Organ weights: Absolute lung weights were statistically significantly increased in males and females of the high concentration group, and in females of the mid concentration group. Relative lung weights were also clearly elevated in animals of the high concentration group. This was, however, not confirmed by statistical analysis, probably because of the low number of animals in the high concentration group and the choice of rank transformation by the decision tree. No significant differences in weights of the other organs were found between exposed rats and controls.

Other findings:

Food consumption: Decreased food consumption was observed in males and females of the high concentration group.
Microscopic examination: The animal found dead on day 2 showed hyperaemia, focal haemorrhages, oedema and slight interstitial pneumonia in the lungs. In the nasal cavity, slight olfactory epithelium degeneration and slight rhinitis was observed. The animal found dead on day 3 showed hyperaemia, multifocal haemorrhages and moderate interstitial pneumonia in the lungs. In the nasal cavity, slight olfactory epithelial degeneration and slight rhinitis was observed. In agreement with the observed haemorrhagic discharge, blood was found in the nasal cavity. The remaining animals of the high concentration group showed slight to moderate interstitial pneumonia. Focal alveolitis was found in one animal of the mid concentration group and two animals of the low concentration group. Slight degeneration of the olfactory epithelium was found in the nasal cavity of the remaining animals of the high concentration group. All animals of the midconcentration group, showed olfactory epithelial degeneration as well, albeit to a lesser extent. Olfactory epithelial degeneration was not observed in the control or low concentration groups. The other histological observations were unremarkable.

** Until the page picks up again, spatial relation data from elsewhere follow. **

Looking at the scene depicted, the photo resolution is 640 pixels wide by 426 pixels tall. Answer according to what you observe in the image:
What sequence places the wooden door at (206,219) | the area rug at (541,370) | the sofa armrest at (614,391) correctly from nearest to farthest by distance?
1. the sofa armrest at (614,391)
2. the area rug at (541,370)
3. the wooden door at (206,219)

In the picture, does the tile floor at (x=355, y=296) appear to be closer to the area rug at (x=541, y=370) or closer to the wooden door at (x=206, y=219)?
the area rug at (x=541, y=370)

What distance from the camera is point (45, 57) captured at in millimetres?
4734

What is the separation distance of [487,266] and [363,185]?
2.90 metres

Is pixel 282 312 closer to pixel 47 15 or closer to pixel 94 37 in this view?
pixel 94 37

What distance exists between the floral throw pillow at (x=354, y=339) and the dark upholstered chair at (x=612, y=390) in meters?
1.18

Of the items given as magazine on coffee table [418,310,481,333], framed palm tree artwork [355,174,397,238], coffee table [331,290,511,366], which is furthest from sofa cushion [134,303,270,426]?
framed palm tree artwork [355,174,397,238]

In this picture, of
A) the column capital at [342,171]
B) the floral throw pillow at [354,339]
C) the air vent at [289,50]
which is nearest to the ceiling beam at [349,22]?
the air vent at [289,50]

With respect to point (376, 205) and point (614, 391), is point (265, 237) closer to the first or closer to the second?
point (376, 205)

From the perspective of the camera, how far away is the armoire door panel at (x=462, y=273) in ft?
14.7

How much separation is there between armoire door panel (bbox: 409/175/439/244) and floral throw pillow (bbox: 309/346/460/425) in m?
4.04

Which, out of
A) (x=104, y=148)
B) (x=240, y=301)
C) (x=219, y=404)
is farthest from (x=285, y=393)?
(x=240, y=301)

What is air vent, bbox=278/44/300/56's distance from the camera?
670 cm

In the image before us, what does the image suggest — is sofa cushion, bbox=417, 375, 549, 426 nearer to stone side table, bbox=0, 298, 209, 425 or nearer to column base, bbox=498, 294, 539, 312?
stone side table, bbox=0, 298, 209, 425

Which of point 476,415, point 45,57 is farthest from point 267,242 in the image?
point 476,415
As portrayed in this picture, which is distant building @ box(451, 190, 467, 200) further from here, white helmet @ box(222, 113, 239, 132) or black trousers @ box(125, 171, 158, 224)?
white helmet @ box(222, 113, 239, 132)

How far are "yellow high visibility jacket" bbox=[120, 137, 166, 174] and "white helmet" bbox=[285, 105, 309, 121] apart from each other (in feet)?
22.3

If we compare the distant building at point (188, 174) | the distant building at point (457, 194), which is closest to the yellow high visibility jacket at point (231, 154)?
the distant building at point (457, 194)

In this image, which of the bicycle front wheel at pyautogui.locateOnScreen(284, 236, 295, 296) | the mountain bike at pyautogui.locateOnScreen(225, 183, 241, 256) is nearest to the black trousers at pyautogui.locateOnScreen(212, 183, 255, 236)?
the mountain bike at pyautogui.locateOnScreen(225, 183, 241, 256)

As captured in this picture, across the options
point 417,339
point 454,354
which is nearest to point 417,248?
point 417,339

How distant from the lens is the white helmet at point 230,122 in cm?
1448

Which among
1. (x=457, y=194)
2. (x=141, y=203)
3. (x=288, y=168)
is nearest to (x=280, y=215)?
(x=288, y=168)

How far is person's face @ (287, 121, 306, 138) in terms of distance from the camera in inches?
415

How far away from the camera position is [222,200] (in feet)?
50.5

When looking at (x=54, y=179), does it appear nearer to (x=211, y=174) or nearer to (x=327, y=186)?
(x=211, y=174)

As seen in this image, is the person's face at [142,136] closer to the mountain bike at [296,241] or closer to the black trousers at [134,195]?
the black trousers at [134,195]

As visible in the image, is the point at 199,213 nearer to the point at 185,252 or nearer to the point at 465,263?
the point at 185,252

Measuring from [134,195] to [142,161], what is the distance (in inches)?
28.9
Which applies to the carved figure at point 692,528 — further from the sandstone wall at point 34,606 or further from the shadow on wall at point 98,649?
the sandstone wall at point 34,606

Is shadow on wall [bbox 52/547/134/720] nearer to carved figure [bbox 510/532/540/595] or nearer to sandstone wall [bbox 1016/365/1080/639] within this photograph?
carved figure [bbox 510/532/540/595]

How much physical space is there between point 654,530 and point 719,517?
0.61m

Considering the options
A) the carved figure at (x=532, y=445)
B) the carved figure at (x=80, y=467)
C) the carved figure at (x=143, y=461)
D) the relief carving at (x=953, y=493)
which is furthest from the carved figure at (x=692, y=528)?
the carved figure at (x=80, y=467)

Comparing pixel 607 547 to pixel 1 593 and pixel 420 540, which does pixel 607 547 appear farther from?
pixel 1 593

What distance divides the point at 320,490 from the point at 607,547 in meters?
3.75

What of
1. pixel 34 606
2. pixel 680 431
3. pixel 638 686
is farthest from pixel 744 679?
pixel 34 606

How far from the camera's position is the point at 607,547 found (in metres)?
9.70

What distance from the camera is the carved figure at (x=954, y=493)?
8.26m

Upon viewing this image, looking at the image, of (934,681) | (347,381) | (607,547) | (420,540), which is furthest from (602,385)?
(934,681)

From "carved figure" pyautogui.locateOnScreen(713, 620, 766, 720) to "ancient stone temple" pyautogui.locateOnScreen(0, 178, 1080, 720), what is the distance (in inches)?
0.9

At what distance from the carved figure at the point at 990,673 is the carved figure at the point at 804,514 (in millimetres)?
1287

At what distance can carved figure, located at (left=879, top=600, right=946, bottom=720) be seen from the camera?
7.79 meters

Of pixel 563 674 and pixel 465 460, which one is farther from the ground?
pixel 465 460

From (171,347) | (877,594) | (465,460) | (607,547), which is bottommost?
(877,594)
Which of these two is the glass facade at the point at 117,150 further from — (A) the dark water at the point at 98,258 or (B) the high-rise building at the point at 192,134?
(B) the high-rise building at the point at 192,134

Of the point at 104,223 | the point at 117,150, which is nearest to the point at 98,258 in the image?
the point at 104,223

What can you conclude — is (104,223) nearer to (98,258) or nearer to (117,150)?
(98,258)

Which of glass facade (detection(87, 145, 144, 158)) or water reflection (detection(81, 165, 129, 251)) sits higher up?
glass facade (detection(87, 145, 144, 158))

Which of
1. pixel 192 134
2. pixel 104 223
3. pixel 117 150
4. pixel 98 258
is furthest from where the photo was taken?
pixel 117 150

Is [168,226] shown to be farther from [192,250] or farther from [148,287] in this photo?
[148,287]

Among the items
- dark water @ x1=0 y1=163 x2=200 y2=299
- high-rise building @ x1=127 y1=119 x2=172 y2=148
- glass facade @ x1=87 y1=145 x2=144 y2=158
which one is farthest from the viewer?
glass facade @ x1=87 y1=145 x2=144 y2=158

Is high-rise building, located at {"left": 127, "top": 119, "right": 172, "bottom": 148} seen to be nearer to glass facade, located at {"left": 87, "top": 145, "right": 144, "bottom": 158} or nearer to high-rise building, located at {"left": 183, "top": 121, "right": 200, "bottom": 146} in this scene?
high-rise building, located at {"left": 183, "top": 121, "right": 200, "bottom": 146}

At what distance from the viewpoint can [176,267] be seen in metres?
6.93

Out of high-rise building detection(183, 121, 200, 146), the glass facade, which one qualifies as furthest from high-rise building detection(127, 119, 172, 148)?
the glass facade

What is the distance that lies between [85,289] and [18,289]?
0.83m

Applicant's summary and conclusion

Interpretation of results:

very toxic

Remarks:

Migrated information Criteria used for interpretation of results: EU

Conclusions:

A single 6-hour exposure to a target concentration of 50 mg/m3 Nocolok Zn Flux resulted in mortality in 2/6 animals. Using Haber's rule, the LC50 is therefore estimated to be greater then 75 mg/m3 using Haber's rule.

Executive summary:

In a GLP-compliant 7-day range finding study groups of 3 animals/sex were exposed to target concentrations of 0 (control), 2, 10 or 50 mg/m3 Nocolok Zn Flux. In the weekend following the first 6-hour exposure to 50 mg/m3, 2/6 of the animals of the high concentration group were found dead. Histopathological examination revealed hyperaemia, haemorrhages and interstitial pneumonia in the lungs, and olfactory epithelial degeneration and rhinitis in the nasal tissues of these animals. After a reduced 3-hour exposure period to 50 mg/m3 Nocolok Zn Flux on the second exposure day, the target concentration for the high concentration group was reduced to 25 mg/m3 for the remainder of the study. The surviving animals of the high concentration group showed decreased body weight gain and food consumption; increased lung weights and spongy lungs at necropsy; and histopathological examination revealed interstitial pneumonia and degeneration of olfactory epithelium in the nasal cavity. At the mid concentration level, increased lung weights were observed in females, all animals showed olfactory epithelial degeneration (though less severe than at the high concentration), and one female also showed focal alveolitis. The focal alveolitis was also found in the lungs of two animals of the low concentration group, exposed to a target concentration of 2 mg/m3 Nocolok Zn Flux. The LC33 is therfore 50 mg/m3. If Haber's rule is applied, the 4 -hour LC33 would be 75 mg/m3. The LC50 will be above this concentration.